:: Passage provided
Let’s start at the beginning. Alcohol is a toxin which explains why our bodies react to it the way that they do. So, as soon as you consume alcohol your body is looking to get rid of it as quickly as possible. This is a good thing, right? Sure, but at the expense of burning fat or other energy to make us slimmer, the body is focused solely on attacking that alcohol. If you’re consuming alcohol a regular basis, this will make losing fat a bit tougher and also slower.

Beyond the slower fat burning process, drinking alcohol also loosens our inhibitions. We open ourselves up to overeating, over-drinking, and again slowing down our weight loss progress. Our judgement becomes clouded and we’re more susceptible to binge eating. That adds calories to our waistlines along with the calories from the beer, wine, or cocktails we’d been drinking already.

Alcohol Consumption Action Plan

Drinking is a non-negotiable for many people, and there’s really no reason to eliminate it completely. Almost all of us enjoy drinking to some degree. It’s fun, it’s livens us up, allows to meet new people, share stories, and the list goes on. So how do we build it into our nutrition routine without allowing it to derail our progress?

  1. Have a plan: If you’re planning an evening out with friends set yourself a limit. “I’m only going to have X drinks tonight.”

  2. Tell others about your plan: By telling yourself and others around the table, you’re more likely to stick to it.

  3. Hold yourself accountable: If your plan goes array and your two drink limit ends up being 10 drinks and a pizza, OWN IT and move forward. Recognize where you may have started going off course and be better prepared for those situations next time.

At the end of the day, mindfulness is key as with everything else. If you’re able to have casual drinks with friends and not let it negatively affect your nutrition goals, then there’s no reason to avoid alcohol. However, if drinking leads to bingeing on both food and drink then may it’s time to recognize these situations and use the steps above to develop an action plan.
::::
:: Data records
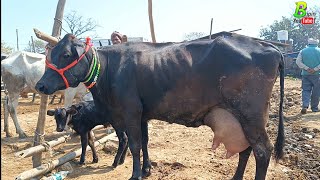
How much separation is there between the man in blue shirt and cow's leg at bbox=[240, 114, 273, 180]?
7046 millimetres

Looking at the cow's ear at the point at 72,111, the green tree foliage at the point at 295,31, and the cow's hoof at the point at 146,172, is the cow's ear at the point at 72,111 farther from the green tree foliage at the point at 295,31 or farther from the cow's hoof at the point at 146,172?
the green tree foliage at the point at 295,31

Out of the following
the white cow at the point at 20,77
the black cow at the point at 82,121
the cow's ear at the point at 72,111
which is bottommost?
the black cow at the point at 82,121

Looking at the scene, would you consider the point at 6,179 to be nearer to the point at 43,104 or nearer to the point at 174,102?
the point at 43,104

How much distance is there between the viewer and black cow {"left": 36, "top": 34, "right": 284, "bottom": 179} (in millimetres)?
3787

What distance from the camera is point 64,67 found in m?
4.02

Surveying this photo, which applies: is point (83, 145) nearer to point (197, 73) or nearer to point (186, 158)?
point (186, 158)

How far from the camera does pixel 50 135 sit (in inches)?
315

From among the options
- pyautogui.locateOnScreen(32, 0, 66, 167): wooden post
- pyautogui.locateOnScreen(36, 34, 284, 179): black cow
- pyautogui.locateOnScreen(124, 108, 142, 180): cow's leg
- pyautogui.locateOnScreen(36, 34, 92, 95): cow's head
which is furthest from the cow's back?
pyautogui.locateOnScreen(32, 0, 66, 167): wooden post

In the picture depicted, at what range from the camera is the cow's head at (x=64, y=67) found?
4.01 m

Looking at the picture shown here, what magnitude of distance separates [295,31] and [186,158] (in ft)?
117

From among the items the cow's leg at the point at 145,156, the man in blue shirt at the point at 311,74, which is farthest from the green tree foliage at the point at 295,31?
the cow's leg at the point at 145,156

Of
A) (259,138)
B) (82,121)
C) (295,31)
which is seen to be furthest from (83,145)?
(295,31)

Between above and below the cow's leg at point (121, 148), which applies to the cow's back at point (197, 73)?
above

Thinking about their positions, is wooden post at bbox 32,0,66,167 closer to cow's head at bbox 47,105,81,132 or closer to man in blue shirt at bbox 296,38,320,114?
cow's head at bbox 47,105,81,132
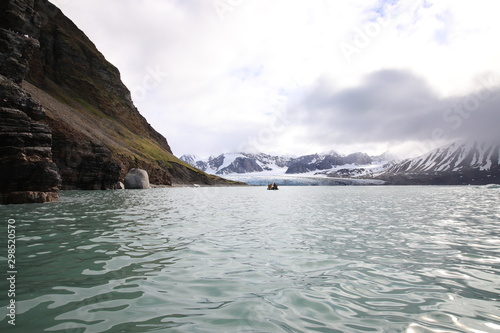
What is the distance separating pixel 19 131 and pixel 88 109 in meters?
87.0

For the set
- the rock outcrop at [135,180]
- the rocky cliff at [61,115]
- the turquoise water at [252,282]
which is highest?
the rocky cliff at [61,115]

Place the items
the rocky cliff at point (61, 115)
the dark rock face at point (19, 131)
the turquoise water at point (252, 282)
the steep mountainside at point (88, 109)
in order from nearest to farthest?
the turquoise water at point (252, 282) < the dark rock face at point (19, 131) < the rocky cliff at point (61, 115) < the steep mountainside at point (88, 109)

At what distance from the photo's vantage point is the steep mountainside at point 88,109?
62000 millimetres

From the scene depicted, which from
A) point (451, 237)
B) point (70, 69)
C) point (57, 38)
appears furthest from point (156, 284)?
point (57, 38)

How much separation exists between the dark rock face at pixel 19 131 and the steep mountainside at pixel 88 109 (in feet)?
101

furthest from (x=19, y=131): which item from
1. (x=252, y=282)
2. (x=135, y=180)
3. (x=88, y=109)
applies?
(x=88, y=109)

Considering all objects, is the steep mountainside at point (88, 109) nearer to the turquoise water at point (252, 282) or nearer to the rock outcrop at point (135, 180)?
the rock outcrop at point (135, 180)

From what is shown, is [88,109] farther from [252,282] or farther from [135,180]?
[252,282]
::::
■ **Exercise brief**: Turn the paragraph that begins "Beyond the slower fat burning process" in the passage on alcohol and weight loss into a short bulleted list that keeps its main points. Rely only on the passage on alcohol and weight loss.

■ **Written response**:
- Drinking alcohol loosens inhibitions, which opens the way to overeating and over-drinking and slows weight loss.
- Judgment becomes clouded, making binge eating more likely.
- The food eaten adds calories on top of those already taken in from beer, wine, or cocktails.